Citando o Artigo 30, Inciso V, da Constituição Federal, ele argumentou que compete aos municípios organizar e prestar serviços de interesse local — e que a segurança de escolas, praças, unidades de saúde e o combate à violência doméstica se enquadram nesse conceito. “As Guardas são, sim, Polícia Municipal. Negar isso é negar o próprio pacto federativo”, afirmou.
Monteiro também direcionou críticas à própria categoria: “Você que é Guarda Municipal e não se considera policial, peça exoneração. É preciso conhecer a Lei 13.022/2014, que institui o Estatuto Nacional das Guardas Municipais, e entender o papel constitucional da instituição.”
O dirigente citou ainda a Lei 13.675/2018, que institui o Sistema Único de Segurança Pública (SUSP), lembrando que todos os entes federativos devem elaborar e executar seus planos locais de segurança — atribuição que, segundo ele, recai diretamente sobre as Guardas.

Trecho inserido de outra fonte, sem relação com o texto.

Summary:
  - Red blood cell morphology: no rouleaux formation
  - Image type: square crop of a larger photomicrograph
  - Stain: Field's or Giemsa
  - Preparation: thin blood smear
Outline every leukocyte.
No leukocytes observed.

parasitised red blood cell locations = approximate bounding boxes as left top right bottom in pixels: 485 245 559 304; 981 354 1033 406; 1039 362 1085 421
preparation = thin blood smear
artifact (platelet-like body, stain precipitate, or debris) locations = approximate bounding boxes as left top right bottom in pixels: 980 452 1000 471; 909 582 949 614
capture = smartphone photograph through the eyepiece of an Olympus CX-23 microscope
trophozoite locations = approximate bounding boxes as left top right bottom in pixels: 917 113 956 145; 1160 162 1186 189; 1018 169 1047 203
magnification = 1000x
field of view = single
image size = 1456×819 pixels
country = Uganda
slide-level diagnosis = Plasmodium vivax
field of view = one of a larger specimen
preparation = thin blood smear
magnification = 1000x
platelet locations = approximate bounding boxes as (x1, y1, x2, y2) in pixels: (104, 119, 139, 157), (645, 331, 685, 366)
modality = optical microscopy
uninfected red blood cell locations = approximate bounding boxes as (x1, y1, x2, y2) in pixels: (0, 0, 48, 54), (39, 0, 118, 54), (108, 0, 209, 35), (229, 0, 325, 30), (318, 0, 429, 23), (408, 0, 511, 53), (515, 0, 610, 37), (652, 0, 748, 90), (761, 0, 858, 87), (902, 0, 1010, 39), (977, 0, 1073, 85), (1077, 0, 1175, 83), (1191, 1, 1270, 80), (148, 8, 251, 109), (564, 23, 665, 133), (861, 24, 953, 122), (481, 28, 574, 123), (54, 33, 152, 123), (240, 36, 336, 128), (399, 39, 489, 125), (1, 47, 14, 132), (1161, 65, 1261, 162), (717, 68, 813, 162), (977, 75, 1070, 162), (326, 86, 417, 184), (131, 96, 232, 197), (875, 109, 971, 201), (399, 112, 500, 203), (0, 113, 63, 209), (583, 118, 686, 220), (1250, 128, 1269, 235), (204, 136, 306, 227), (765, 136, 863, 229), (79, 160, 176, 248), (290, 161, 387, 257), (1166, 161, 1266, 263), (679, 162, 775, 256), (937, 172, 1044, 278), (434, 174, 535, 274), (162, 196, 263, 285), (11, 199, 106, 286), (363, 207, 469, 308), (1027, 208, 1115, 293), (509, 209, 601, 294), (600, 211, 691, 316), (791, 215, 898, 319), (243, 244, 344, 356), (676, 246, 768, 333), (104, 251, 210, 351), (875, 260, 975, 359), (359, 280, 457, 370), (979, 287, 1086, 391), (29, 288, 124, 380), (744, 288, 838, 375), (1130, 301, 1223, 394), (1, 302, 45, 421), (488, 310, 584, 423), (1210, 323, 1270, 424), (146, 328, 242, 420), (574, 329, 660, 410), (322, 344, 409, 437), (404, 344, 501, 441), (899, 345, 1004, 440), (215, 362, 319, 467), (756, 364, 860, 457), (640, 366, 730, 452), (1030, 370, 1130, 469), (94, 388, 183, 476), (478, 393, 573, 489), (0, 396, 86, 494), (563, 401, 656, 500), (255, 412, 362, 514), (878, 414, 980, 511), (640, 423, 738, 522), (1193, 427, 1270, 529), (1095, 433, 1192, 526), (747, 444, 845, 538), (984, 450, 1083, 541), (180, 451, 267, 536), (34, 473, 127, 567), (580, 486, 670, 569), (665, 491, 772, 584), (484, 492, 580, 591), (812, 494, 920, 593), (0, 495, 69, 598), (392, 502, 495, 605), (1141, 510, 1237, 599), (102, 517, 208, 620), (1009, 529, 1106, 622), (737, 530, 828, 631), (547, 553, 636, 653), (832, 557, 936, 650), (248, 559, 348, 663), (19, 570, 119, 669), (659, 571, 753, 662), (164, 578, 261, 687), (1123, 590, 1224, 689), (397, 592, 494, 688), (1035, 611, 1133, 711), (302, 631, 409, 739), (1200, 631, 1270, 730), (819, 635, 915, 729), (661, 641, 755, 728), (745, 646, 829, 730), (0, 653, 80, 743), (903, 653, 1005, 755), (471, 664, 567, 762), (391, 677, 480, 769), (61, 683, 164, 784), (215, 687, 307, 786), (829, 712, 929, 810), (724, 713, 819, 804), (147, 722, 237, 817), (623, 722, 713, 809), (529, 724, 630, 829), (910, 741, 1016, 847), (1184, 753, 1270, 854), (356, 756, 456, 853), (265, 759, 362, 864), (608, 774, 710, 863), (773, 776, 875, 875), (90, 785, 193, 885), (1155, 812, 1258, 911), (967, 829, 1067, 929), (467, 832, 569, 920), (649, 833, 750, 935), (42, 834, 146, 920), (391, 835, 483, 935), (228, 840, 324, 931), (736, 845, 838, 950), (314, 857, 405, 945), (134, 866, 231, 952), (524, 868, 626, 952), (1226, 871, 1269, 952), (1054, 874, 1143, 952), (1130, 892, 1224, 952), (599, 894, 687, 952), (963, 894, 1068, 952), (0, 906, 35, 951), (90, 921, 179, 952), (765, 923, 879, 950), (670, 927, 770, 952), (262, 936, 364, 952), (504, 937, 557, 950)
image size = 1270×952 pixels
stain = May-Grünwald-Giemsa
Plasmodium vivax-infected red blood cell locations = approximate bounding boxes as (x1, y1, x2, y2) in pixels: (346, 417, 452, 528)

Para reforçar sua tese, mencionou a decisão do Supremo Tribunal Federal (ADPF 995), que reconheceu as Guardas Municipais como órgãos policiais, alterando seu status jurídico e consolidando sua legitimidade no enfrentamento à criminalidade urbana.
Ao encerrar sua fala, Monteiro foi categórico: “A omissão dos prefeitos é inadmissível. O Ministério Público deveria agir contra quem ignora a lei.” A provocação, embora dura, ecoou como um chamado à responsabilidade e à redefinição do papel das cidades na segurança pública nacional.